# Lost Boat/Paddle below Dowd Chutes



## tshollenberger (May 27, 2006)

Blue Wavesport Stubby and Seven2 kayak paddle lost below Dowd Chutes. Kayak is currently pinned on a strainer just upstream from the old demolished bridge pilings, slightly upstream from Hwy 6 & West Beaver Creek Blvd intersection.

Please call 970-331-6873 if found.

Thanks,
Todd


----------



## mcav (Jun 1, 2008)

*let me know*

This is mike, If you want me to help you, i'd be happy to do it for you. Send me an email if you get the itch to give it a try.





tshollenberger said:


> Blue Wavesport Stubby and Seven2 kayak paddle lost below Dowd Chutes.
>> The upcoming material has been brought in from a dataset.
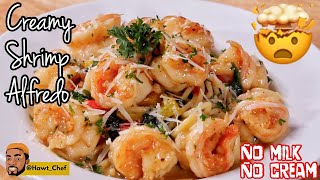 How To Make CREAMY Shrimp Alfredo With NO MILK NO CREAM  Hawt Chef [upl. by Cathrine]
Kayak is currently pinned on a strainer just upstream from the old demolished bridge pilings, slightly upstream from Hwy 6 & West Beaver Creek Blvd intersection.
> 
> Please call 970-331-6873 if found.
> 
> ...


----------



## liquidchaos (Jul 11, 2005)

you should call vail dispatch to report it if you have not already done so. THey can be reached at (970) 479 2200. This helps emergency services getting called to make sure that someone is not still in danger, I hope your swim wasnt too rough.


----------



## tshollenberger (May 27, 2006)

liquidchaos said:


> you should call vail dispatch to report it if you have not already done so. THey can be reached at (970) 479 2200. This helps emergency services getting called to make sure that someone is not still in danger, I hope your swim wasnt too rough.


Thanks, we called them yesterday. Got the boat out this morning so its just the paddle thats missing now.

-Todd


----------